Once a boss of mine and I were trying to understand how charges for a certain procedure differed across our state’s hospitals. “Can you calculate the variance of the dataset?” he asked me. Easy. Variance in stats has a well defined formula, and in fact my analytic software allowed me to produce the number with a quick click. I brought him the number a moment later, but he frowned. “This doesn’t help me much,” he said. I was confused. I’d brought him exactly what he’d asked for. “How does this show me how many hospitals are high or low, and where the rest sit?” Still confused, I had to ask him to elaborate on exactly what he was hoping “variance” would tell him. As he spoke, I realized he had use the word variance not as I had interpreted it – a defined statistical calculation called “variance” – but as a lay person would use the English word “variance” to mean “how something varies.” Of course! Except it was not obvious at all.

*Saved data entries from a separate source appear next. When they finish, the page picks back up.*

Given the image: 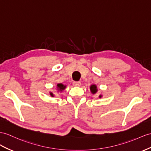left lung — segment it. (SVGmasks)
I'll list each match as a JSON object with an SVG mask.
<instances>
[{"instance_id": "left-lung-1", "label": "left lung", "mask_w": 151, "mask_h": 151, "mask_svg": "<svg viewBox=\"0 0 151 151\" xmlns=\"http://www.w3.org/2000/svg\"><path fill=\"white\" fill-rule=\"evenodd\" d=\"M58 88H59V90H61V91L64 90L65 88V86H64L63 84H58ZM50 95H52V96L53 97V94H52V93H50Z\"/></svg>"}]
</instances>
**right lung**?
I'll return each instance as SVG.
<instances>
[{
    "mask_svg": "<svg viewBox=\"0 0 151 151\" xmlns=\"http://www.w3.org/2000/svg\"><path fill=\"white\" fill-rule=\"evenodd\" d=\"M90 90H91V93H95L97 91V86L95 85H92L90 87ZM100 97H101V95L100 96Z\"/></svg>",
    "mask_w": 151,
    "mask_h": 151,
    "instance_id": "1",
    "label": "right lung"
}]
</instances>
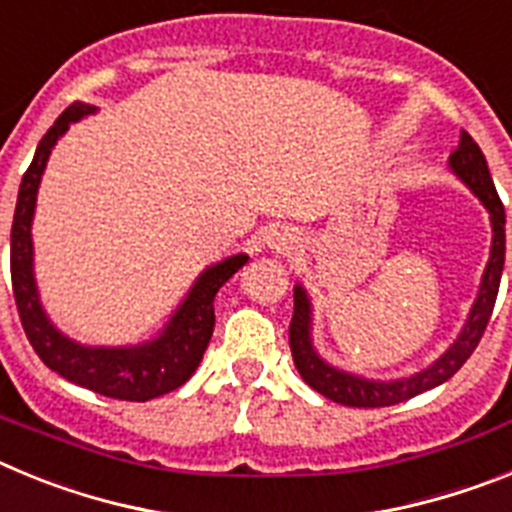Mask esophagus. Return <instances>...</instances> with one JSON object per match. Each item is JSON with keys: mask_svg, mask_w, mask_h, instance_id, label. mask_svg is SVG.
<instances>
[{"mask_svg": "<svg viewBox=\"0 0 512 512\" xmlns=\"http://www.w3.org/2000/svg\"><path fill=\"white\" fill-rule=\"evenodd\" d=\"M287 243H289L287 238H279V243H277V251H279V253H284V251H287V248H289Z\"/></svg>", "mask_w": 512, "mask_h": 512, "instance_id": "esophagus-1", "label": "esophagus"}]
</instances>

This is just one reason why words matter in data. As much as we analysts may try otherwise, as humans we talk in words, not numbers. Non-experts must find the words to explain what they are looking for to analysts, and analysts must translate those words into analytic actions. And in reverse, analysts must then take those analytics and find the words to convey their meaning and insight to the end users. When we don’t have a shared vocabulary, or worse, when words can mean different things depending on the background of the listener, mistakes and confusion will be the inevitable result.
As I shared in an earlier post, one of the first ways we can avoid these confusions is to ask the deeper question of why. Why does the request want this specific number or analysis? What is the intended use of the analysis? These simple questions can surface misunderstandings before any misdirected work is wasted, and goes a long way to ensuring a useful result.

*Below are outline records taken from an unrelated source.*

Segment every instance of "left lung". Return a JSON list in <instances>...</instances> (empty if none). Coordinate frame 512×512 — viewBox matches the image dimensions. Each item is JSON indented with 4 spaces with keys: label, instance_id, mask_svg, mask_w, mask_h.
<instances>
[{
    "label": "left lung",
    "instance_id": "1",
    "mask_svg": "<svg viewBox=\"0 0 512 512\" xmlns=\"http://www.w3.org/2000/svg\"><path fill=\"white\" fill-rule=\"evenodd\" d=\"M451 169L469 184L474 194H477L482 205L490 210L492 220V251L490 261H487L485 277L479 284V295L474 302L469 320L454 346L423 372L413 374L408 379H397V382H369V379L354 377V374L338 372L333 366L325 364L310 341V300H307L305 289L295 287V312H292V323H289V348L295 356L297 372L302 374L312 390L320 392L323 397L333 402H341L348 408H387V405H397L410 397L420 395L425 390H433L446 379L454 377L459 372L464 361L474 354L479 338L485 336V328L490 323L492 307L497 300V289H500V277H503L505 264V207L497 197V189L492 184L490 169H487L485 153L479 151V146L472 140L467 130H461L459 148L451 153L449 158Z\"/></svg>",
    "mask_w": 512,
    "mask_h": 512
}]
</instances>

While many of the terms and words everyone needs to know are external words, like variance, there will also be internal words that you’ll have to make sure are defined consistently and understood evenly. For example, if your customer support teams asks to see how many people are churning off your subscription software project, what does churn actually mean? At first it seems obvious – it’s subscriptions that have ended. But that might not be how everyone sees it. For example, should it include start-ups using the software who went bankrupt or shut down? How about subscriptions for small companies that ended when the company was bought out and merged into the larger enterprise subscription? Words like “churn” seem to have a single, obvious definition but may vary widely when it comes to actually calculating or interpreting the numbers. To succeed with analytics you have to take the time to make sure everyone knows what they mean.

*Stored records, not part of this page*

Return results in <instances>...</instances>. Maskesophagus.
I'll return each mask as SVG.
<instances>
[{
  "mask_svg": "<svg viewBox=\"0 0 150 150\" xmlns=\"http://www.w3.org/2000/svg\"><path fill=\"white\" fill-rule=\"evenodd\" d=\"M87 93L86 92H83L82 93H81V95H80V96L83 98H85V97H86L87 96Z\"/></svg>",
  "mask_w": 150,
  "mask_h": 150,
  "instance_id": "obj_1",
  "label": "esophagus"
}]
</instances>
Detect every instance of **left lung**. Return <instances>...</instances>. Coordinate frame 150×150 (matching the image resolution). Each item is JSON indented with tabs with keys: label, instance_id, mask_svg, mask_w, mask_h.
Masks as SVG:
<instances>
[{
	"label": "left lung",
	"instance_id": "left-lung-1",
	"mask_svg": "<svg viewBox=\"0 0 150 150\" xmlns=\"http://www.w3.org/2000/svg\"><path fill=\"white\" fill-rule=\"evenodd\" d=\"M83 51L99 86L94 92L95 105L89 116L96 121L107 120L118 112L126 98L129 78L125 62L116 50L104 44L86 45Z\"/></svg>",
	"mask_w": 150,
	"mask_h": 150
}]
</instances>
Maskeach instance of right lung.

A bigger step is to take the time to ensure a basic level of data training for your whole organization. There are few roles that don’t touch some kind of data or analysis, but unless you are a specialist you likely haven’t had any formal data training. When bringing data training to a broad audience, it’s important to focus less on technical topics (no one needs to know how to calculate standard deviation!) and more on developing the vocabulary to understand results (what does “two standard deviations from the mean” actually tell us?). So much data literacy training, often now called data fluency, focuses on trying to turn everyone into data masters. But like learning any foreign language, fluency doesn’t have to be everyone’s goal. Some people might want to read War and Peace in its native Russian, but others of us may just want to be able to visit St. Petersburg and make our way around.


I’ve started calling this kind of familiarity training, “data conversancy” to distinguish it from more technical data literacy training. As end users, not creators, of data, we don’t need to be fluent. We just need to know how to follow directions from a local or ask where the bathroom is.


Now the question is, when your boss orders her version of “Cherry in, cherry out,” will you know what she means?